A single payout like that can turn a renter into a luxury buyer overnight.
“If somebody’s thinking about it wisely, they’ll be thinking: ‘Well, I have this large sum of money coming my way. What is a large purchase that I may need to acquire at some point?’ And the home is on that very short list,” said Drew Wilkerson, a real estate adviser with Sotheby’s International Realty.
OpenAI and Anthropic both run their operations from downtown San Francisco, which ties the city directly to the AI wealth surge. SpaceX, with its sprawling Southern California base, has fed the broader tech-wealth cycle too. The rocket company priced a record offering at $135 a share this week, valuing it near $1.77 trillion.
Buyers race to beat the next surge

Agents say the fiercest fights break out at the top of the market.
Wilkerson and fellow agent Spencer Hsu both report swelling demand for homes priced at $5 million and up. Hsu figures about 80% of his clients work in AI.
Many of those buyers worry prices will climb even higher once more listings convert AI wealth into another round of cash.
“Just this last week, I had five calls from new buyer clients who said: ‘I know that OpenAI and Anthropic and SpaceX and these IPOs are going to happen. I want to try to get in the market before that wave of money comes,'” Wilkerson said.
Hsu summed up the mindset bluntly.
“‘I might as well just buy it now,'” Hsu said.
That logic pushes prices up before a company even rings the bell. Buyers chase the deal out of fear. Sellers sense the heat. Agents raise their targets. The loop keeps spinning.
A pattern the city knows well
San Francisco has lived through this before.
The dot-com surge minted a millionaire class in the late 1990s, and many of those workers poured stock gains into property. Facebook, Twitter, and other firms sparked a second wave after their early-2010s debuts.
Today’s AI wealth echoes those earlier windfalls, only larger.
Ken Rosen, who chairs the University of California, Berkeley’s Fisher Center for Real Estate and Urban Economics, remembers how fast it all moved.
“Shares went up like crazy … house prices soared,” Rosen said.

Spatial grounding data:
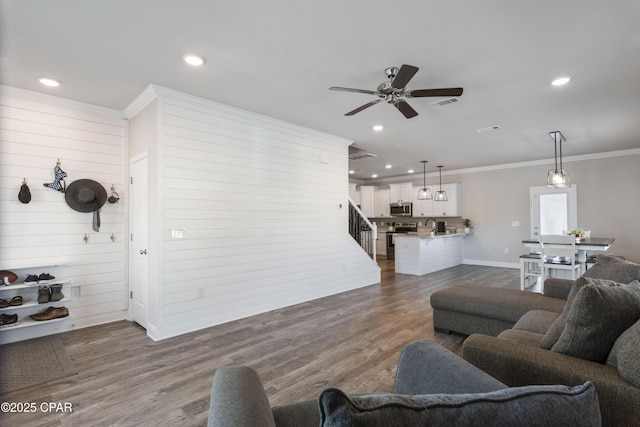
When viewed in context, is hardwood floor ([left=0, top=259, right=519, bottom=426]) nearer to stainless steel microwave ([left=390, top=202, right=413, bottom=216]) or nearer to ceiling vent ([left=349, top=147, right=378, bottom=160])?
ceiling vent ([left=349, top=147, right=378, bottom=160])

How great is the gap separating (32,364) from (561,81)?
Answer: 609 cm

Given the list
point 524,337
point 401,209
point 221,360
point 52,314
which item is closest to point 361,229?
point 401,209

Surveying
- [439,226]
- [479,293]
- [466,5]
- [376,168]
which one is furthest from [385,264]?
[466,5]

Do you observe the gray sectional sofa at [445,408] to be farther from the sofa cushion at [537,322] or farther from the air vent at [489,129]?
the air vent at [489,129]

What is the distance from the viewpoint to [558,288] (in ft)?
10.6

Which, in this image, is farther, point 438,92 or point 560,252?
point 560,252

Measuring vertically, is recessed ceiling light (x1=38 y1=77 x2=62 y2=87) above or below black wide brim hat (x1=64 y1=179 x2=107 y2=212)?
above

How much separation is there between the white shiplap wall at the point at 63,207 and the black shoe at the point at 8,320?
0.45 ft

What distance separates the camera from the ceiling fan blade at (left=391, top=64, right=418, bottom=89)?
254 cm

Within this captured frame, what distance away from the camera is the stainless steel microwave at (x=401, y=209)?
10000 mm

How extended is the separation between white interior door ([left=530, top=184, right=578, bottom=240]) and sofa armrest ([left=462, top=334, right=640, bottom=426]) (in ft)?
22.9

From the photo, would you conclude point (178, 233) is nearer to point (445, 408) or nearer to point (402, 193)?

> Complete the following:
**A.** According to the San Francisco housing article, roughly what share of Spencer Hsu's clients work in AI?
**B.** Echo the San Francisco housing article, starting with "Hsu summed up" and going on through "windfalls, only larger.".
The records have nothing to do with what is asked here.

> Problem solutions:
**A.** About 80%.

**B.**
Hsu summed up the mindset bluntly.
“‘I might as well just buy it now,'” Hsu said.
That logic pushes prices up before a company even rings the bell. Buyers chase the deal out of fear. Sellers sense the heat. Agents raise their targets. The loop keeps spinning.
A pattern the city knows well
San Francisco has lived through this before.
The dot-com surge minted a millionaire class in the late 1990s, and many of those workers poured stock gains into property. Facebook, Twitter, and other firms sparked a second wave after their early-2010s debuts.
Today’s AI wealth echoes those earlier windfalls, only larger.